KevinShook commented 3 years ago

This appears to be one of the empirical relationships/tests that I was referring to. As far as I can tell (the comment makes zero sense), it's checking the daily snowfall, and adding a very small value to the albedo.

jhs507 commented 3 years ago

In the case where the daily snow is 0.2499999999999999 would it make sense to enter this branch or skip it?

KevinShook commented 3 years ago

I think we should be entering it

jhs507 commented 3 years ago

Alright, That is currently what my "fix" code is doing. However we will need to move this new style of comparison back to the borland code if we want to continue to compare the two versions.

KevinShook commented 3 years ago

Agreed.
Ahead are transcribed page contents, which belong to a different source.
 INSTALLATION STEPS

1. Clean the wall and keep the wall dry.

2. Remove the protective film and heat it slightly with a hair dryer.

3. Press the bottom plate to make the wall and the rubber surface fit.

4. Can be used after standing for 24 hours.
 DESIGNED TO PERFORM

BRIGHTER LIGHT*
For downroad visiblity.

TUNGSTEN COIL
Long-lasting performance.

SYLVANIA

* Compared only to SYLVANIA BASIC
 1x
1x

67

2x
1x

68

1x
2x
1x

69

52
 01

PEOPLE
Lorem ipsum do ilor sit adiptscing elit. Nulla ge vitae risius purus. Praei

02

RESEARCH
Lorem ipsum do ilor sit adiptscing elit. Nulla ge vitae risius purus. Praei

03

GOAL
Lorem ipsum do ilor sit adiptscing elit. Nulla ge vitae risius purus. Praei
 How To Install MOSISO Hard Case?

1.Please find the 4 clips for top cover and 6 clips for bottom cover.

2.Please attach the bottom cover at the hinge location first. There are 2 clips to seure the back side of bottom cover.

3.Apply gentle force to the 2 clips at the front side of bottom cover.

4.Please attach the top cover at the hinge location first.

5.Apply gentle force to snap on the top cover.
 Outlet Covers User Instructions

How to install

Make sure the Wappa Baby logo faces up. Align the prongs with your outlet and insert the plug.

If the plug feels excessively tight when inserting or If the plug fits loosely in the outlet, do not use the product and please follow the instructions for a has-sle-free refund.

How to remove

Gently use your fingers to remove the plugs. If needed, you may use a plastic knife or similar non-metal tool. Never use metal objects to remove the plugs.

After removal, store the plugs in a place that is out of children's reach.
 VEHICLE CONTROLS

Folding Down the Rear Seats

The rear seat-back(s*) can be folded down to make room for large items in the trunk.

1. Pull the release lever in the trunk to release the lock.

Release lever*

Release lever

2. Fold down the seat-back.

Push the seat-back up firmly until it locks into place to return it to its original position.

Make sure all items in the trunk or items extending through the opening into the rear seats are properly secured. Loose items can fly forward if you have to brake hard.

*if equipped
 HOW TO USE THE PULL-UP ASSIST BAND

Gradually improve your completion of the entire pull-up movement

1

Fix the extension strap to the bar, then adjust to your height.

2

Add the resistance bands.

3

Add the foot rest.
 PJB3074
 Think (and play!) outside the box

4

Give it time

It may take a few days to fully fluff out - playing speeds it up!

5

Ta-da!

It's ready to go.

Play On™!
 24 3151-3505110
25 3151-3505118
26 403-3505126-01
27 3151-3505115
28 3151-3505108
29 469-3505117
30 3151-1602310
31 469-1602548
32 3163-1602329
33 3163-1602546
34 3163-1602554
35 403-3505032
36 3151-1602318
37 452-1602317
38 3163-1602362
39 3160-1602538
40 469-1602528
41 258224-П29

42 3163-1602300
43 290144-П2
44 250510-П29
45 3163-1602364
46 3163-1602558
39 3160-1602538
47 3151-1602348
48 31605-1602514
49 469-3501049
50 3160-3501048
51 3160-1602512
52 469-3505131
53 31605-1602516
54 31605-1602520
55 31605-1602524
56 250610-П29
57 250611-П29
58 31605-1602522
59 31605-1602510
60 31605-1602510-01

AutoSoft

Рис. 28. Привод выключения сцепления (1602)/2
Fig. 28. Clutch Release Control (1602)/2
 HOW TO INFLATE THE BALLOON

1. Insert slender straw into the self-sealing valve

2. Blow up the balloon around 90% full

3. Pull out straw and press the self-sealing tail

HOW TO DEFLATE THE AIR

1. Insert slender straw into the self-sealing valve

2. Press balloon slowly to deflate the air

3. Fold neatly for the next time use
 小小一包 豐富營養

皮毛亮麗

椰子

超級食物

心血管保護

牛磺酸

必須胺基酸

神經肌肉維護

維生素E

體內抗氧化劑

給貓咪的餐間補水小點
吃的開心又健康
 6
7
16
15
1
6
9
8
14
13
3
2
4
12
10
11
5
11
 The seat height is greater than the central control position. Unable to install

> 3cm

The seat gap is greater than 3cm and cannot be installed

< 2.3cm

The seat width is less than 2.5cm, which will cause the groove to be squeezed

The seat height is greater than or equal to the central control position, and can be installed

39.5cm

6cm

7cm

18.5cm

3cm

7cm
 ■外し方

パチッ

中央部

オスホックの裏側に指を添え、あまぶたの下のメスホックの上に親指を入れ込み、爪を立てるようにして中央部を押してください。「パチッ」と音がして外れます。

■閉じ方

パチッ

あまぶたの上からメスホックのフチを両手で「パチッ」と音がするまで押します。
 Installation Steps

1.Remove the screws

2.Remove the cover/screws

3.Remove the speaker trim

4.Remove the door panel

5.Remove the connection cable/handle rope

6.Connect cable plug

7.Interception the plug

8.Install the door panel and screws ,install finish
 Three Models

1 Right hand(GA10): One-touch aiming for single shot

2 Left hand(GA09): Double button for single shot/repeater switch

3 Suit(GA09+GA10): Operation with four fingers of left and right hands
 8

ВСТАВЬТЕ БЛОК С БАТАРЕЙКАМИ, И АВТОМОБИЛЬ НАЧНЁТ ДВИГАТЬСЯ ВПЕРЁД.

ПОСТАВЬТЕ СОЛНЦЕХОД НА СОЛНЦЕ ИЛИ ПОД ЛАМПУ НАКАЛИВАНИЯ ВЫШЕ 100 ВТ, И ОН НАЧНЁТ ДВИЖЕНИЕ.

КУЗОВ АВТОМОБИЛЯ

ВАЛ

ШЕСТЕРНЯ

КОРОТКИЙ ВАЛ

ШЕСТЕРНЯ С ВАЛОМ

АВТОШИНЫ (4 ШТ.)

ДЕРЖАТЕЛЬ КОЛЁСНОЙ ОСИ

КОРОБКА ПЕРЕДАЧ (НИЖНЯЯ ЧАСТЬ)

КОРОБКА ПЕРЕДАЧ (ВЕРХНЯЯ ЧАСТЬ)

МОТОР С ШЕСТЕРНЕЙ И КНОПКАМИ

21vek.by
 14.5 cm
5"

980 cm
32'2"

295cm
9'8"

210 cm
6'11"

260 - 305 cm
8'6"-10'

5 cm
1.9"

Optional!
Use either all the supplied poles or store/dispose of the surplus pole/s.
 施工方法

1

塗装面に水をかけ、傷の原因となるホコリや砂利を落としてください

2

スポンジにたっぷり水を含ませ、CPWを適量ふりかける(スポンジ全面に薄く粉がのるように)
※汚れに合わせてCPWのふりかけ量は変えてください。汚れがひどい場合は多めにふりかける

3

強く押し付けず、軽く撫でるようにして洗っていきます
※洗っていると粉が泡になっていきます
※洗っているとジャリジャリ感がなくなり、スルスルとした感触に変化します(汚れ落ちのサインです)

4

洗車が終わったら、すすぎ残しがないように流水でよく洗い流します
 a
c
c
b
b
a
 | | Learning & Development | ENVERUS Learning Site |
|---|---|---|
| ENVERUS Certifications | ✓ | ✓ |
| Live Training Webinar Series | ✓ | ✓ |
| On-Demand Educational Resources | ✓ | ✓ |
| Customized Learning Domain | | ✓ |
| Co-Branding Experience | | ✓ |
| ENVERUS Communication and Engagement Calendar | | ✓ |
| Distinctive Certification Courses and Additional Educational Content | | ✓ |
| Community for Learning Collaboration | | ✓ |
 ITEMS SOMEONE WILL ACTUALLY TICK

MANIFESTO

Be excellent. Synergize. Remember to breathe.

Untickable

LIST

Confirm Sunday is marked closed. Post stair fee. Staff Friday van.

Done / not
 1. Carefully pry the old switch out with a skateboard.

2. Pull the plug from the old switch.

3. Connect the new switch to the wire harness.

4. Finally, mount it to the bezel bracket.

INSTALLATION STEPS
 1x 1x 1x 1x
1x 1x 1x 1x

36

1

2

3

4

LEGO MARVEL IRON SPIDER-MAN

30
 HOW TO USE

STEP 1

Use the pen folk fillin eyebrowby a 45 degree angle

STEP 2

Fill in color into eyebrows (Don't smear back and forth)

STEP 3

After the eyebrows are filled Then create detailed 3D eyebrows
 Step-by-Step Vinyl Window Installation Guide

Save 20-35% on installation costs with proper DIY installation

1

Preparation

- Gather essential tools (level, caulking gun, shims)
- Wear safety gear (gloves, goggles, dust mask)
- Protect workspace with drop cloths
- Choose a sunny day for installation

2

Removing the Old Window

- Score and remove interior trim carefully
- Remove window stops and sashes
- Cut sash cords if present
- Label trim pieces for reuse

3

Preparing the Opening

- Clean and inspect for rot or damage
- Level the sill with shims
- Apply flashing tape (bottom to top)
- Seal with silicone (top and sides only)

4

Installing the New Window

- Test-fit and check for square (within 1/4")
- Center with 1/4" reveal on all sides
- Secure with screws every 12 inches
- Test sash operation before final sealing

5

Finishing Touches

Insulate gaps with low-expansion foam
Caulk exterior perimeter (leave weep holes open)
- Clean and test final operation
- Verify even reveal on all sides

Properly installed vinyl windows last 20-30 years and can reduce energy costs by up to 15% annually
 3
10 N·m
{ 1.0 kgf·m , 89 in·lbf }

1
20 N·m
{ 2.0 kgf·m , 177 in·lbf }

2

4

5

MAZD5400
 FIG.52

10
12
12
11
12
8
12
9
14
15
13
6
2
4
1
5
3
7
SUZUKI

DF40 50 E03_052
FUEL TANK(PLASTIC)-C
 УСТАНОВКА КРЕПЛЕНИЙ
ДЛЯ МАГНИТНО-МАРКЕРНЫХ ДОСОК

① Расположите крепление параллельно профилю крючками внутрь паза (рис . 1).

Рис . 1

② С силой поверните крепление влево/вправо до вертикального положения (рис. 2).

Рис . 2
However, we can test the results against the old version to see if it improves things.

jhs507 commented 3 years ago

I did do such a test it seems that by adding a tolerance to all the comparisons in the albedo module that we moved towards closer to the borland in terms of results but I have indications that there are steps where we are moving in the opposite direction. The net effect seems to be getting closer to the borland results but there are still some places I am worried that we are "over correcting"

albedo with comparison tolerance.zip

KevinShook commented 3 years ago

Oof. Ok, thanks. This module looks to be a real pain.

jhs507 commented 3 years ago

I don't think there is a way to get a perfect match to the borland code without accounting for these floating point differences in the borland code as well. I am going to try a few different tolerances though to see if I can get closer without that.

KevinShook commented 3 years ago

Thanks. It looks like there are a lot of these tests in this module

KevinShook commented 3 years ago

Since you are creating a new branch, it would be great to use epsilon for all of the floating-point tests in Classalbedo. This code is critical because of the positive feedback it sets up. If the albedo is too low, then snowmelt is increased, which then further decreases the albedo. Could we try doing this? Thanks

jhs507 commented 3 years ago

That is what I did above, the data I posted is what happens when we place a comparison with tolerance in every floating point comparison in the albedo module.